• Trecho selecionado
*Artigo de Dom Walmor Oliveira de Azevedo,
Arcebispo Metropolitano de
Belo Horizonte, MG
‘O
momento atual se caracteriza pelas crises, cada vez mais evidentes, com
consequências reais, para além do mero alarmismo. É real a situação difícil
vivenciada por pessoas e setores afetados. As análises comprovam que a gênese
dessas crises enfrentadas pela sociedade brasileira tem um histórico que é
fruto das escolhas políticas, da eleição equivocada de prioridades sociais e
também do tipo de tecido cultural sobre o qual está assentada.
O
fato é que há crises e essas trazem consequências de diferentes naturezas.
Momento oportuno para se refletir sobre o ensinamento que se aloja no reverso
dessa realidade desafiadora. O ponto de partida para essa reflexão é admitir
que nenhuma crise é acontecimento súbito. Sua geração é um longo desdobramento
que pode revelar preciosas lições no que diz respeito a reações e novas
respostas. Um processo capaz de proporcionar aprendizagens relevantes e
transformadoras. Seria um grande risco deixar passar em ‘brancas nuvens’ a singular oportunidade de se aprender novas
dinâmicas nas relações sociais. São imprescindíveis as atitudes fundamentadas
nos princípios dessas lições.

• Dados extraídos
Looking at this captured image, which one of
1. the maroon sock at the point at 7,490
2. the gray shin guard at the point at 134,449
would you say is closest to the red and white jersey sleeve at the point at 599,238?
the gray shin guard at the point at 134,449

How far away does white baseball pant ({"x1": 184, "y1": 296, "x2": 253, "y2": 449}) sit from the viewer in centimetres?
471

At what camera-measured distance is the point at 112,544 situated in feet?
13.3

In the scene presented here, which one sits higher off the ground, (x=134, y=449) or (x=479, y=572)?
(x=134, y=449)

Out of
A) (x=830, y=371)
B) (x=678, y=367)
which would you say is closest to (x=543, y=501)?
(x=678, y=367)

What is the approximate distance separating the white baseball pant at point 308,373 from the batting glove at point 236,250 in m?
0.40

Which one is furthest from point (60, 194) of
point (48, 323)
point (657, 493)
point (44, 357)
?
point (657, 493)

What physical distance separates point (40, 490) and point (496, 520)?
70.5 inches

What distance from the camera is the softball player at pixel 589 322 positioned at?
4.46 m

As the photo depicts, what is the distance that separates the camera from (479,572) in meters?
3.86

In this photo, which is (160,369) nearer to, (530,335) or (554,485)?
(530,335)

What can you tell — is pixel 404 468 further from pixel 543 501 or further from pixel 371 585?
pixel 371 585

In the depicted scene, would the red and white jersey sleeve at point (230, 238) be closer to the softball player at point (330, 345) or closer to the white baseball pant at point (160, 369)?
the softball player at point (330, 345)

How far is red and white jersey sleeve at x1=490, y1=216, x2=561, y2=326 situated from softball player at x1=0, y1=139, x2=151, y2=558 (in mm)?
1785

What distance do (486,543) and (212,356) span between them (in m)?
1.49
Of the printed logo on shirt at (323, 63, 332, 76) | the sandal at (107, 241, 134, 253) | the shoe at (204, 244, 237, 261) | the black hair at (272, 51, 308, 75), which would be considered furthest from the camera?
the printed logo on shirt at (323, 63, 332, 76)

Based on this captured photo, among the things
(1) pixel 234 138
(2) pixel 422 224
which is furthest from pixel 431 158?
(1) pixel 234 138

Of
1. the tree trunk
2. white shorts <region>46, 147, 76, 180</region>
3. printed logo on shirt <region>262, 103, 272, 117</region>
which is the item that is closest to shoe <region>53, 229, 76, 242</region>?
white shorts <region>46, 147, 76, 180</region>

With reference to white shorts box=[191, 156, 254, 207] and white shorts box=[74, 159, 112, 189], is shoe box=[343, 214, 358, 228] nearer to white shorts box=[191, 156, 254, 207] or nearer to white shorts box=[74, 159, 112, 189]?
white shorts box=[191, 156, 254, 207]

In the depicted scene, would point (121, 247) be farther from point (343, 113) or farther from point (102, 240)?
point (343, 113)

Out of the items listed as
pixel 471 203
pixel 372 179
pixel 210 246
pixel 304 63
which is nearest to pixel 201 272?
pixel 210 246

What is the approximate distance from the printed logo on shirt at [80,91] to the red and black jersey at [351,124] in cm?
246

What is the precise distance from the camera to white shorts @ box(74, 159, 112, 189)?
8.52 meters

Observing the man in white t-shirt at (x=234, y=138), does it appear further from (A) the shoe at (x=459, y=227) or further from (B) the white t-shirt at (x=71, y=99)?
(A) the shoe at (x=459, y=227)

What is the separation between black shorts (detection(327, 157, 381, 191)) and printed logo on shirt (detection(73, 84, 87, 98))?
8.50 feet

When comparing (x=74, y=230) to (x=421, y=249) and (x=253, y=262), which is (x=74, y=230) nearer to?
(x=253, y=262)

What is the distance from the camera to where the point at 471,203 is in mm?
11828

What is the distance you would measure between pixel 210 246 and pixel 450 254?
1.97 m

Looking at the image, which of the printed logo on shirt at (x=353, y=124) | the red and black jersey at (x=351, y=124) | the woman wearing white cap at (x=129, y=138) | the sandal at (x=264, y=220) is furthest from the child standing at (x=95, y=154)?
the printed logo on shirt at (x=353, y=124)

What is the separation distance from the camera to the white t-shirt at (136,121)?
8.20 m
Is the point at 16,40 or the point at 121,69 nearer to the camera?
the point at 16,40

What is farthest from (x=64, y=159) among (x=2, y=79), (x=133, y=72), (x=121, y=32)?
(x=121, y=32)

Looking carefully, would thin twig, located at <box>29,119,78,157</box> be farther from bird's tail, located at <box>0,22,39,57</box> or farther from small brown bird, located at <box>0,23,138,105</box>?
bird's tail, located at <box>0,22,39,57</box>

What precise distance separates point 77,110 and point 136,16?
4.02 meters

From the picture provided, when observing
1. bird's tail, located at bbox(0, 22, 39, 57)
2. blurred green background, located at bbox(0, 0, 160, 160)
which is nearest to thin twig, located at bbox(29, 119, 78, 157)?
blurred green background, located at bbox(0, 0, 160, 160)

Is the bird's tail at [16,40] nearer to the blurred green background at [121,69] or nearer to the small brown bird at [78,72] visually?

---

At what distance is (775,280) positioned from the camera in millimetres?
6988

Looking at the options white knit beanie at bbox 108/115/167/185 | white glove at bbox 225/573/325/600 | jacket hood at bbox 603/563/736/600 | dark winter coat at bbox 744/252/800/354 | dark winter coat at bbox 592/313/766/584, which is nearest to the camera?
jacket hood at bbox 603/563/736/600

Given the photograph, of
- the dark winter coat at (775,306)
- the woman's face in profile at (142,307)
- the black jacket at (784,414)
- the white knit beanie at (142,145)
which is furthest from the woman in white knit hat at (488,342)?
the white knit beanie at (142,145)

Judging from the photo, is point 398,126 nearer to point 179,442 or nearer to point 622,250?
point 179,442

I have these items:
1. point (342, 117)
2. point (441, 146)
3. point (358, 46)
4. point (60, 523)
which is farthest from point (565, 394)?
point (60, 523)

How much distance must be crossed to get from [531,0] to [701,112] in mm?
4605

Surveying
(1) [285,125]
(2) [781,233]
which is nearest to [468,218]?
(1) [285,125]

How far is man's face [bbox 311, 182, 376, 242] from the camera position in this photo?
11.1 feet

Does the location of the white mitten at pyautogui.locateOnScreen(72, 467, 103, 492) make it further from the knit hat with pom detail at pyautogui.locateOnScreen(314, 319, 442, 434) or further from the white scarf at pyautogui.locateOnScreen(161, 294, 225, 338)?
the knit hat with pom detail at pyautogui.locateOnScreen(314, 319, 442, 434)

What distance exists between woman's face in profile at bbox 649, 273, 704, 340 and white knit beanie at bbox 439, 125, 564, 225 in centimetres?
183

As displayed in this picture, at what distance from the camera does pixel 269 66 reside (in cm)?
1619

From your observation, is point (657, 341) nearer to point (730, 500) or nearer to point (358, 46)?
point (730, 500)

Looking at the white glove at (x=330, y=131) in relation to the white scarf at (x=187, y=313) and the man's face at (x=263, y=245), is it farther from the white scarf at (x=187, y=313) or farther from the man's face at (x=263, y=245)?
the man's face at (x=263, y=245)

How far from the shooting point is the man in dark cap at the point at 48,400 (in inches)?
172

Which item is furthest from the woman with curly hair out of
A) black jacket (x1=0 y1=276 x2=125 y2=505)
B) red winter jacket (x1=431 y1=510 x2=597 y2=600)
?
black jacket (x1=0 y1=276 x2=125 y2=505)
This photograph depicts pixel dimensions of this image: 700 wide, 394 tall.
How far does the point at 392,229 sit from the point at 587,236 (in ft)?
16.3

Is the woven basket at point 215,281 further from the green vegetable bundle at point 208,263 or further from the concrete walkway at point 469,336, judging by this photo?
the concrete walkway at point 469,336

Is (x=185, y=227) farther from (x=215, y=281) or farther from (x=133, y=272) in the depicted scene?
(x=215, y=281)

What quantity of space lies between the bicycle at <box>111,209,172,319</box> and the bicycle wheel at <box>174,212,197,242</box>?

• Enunciado 1
No artigo sobre as crises, qual é o ponto de partida para a reflexão proposta?
• Enunciado 2
Traduza para o inglês a frase do artigo sobre as crises "É real a situação difícil vivenciada por pessoas e setores afetados."
• Enunciado 3
Retome o artigo sobre as crises na sociedade brasileira logo após a última frase apresentada.

• Resposta 1
Admitir que nenhuma crise é acontecimento súbito.

• Resposta 2
The difficult situation experienced by affected people and sectors is real.

• Resposta 3
Vista
desse modo, a crise torna-se possibilidade de se ingressar em um processo de correção
de rumos. Desvencilha a sociedade do perigo de um tratamento cultural da
situação com o conhecido ‘jeitinho’
próprio de dissimular os pontos críticos e justificar a manutenção de um
sistema que neutraliza ações eficazes para a superação dos desafios.
A
hora é oportuna para vencer a desconfiança, o desespero e a desorientação
provocados pelas dificuldades. É o momento certo para se exercer a cidadania ao
mesmo tempo em que se espera, com justeza, novas configurações na postura dos
órgãos governamentais, instâncias públicas de representação e daquelas que,
diretamente, prestam serviços ao povo. Não menos exigente é a expectativa
quanto às atitudes dos construtores da sociedade, para que ajam norteados por
princípios que garantam o bem comum, prezando o crescimento e o desenvolvimento
das instâncias responsáveis pela produção e sustentação do equilíbrio social e
econômico.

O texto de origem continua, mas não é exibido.